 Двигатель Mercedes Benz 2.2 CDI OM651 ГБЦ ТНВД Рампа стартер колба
◇ ◇ ◇ ◇
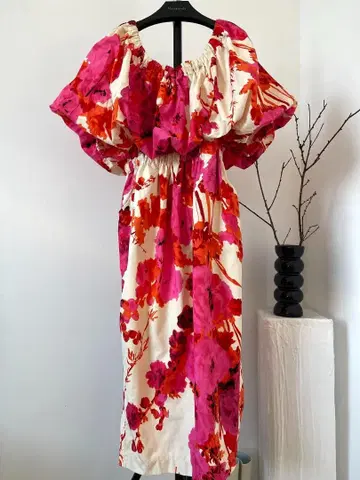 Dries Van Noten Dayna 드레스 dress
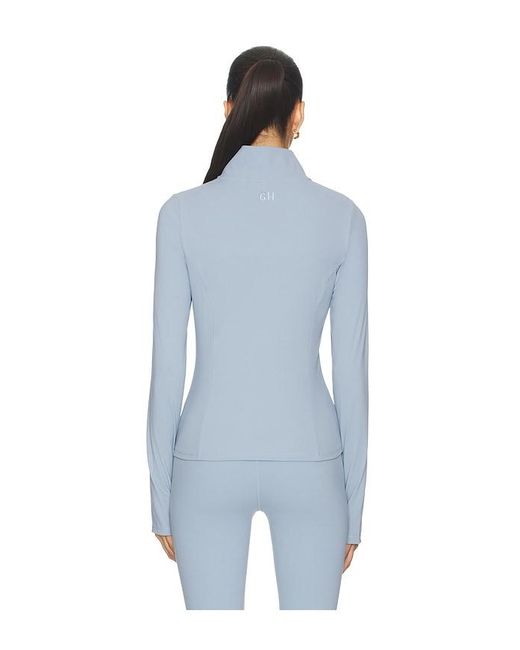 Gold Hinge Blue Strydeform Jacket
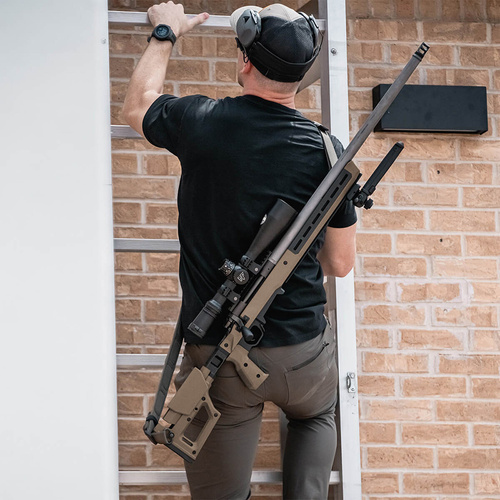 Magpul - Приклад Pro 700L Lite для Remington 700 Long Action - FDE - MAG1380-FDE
◇ ◇ ◇ ◇
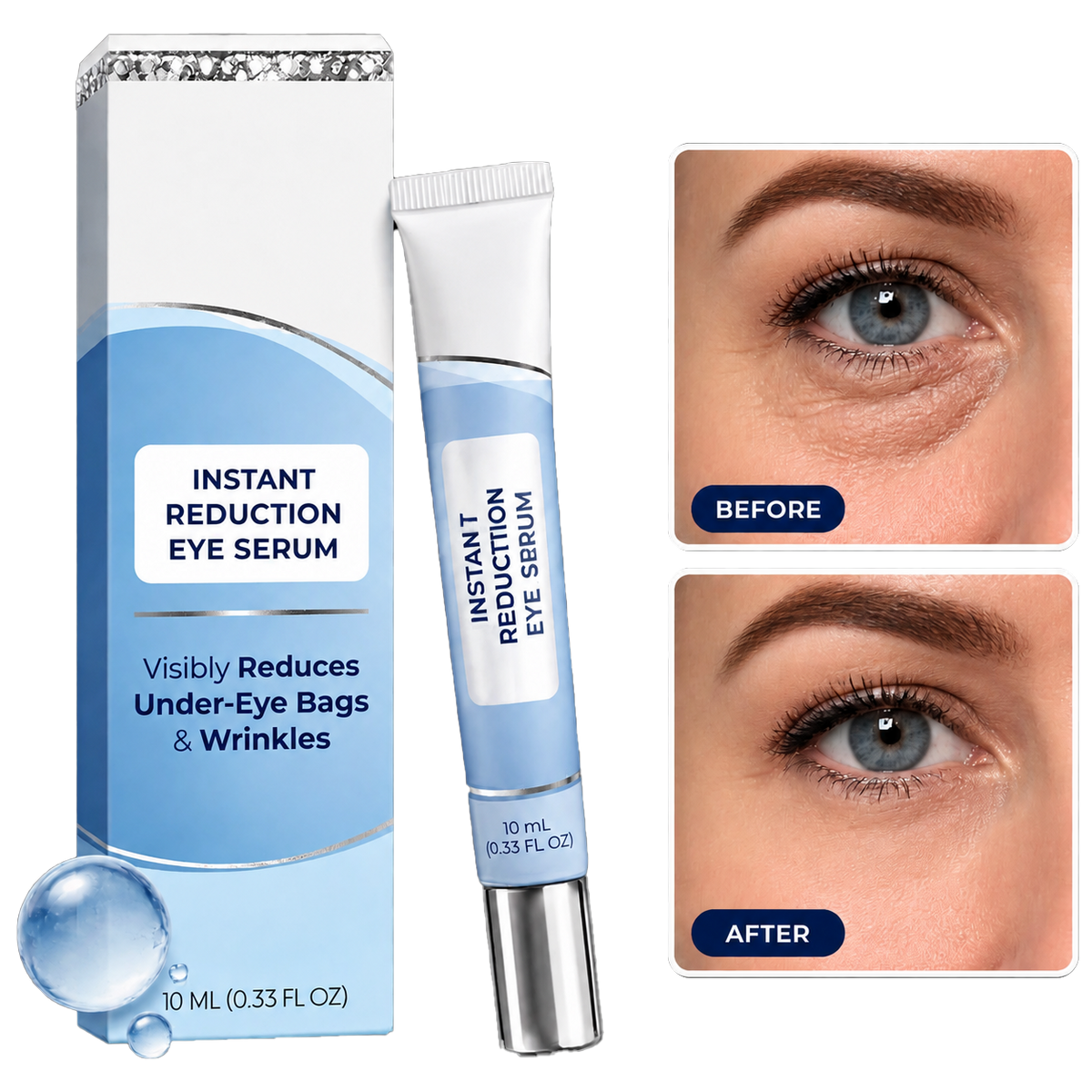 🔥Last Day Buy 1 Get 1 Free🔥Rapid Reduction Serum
◇ ◇ ◇ ◇
▸ **WHAT TO DO**
Starting at the line with "Dries Van Noten Dayna 드레스 dress" in the entries above, write out every line exactly until the line with "Magpul - Приклад" has been written. Include no pictures and nothing more.

▸ **RESULT FOR THIS TASK**
 Dries Van Noten Dayna 드레스 dress
 Gold Hinge Blue Strydeform Jacket
 Magpul - Приклад Pro 700L Lite для Remington 700 Long Action - FDE - MAG1380-FDE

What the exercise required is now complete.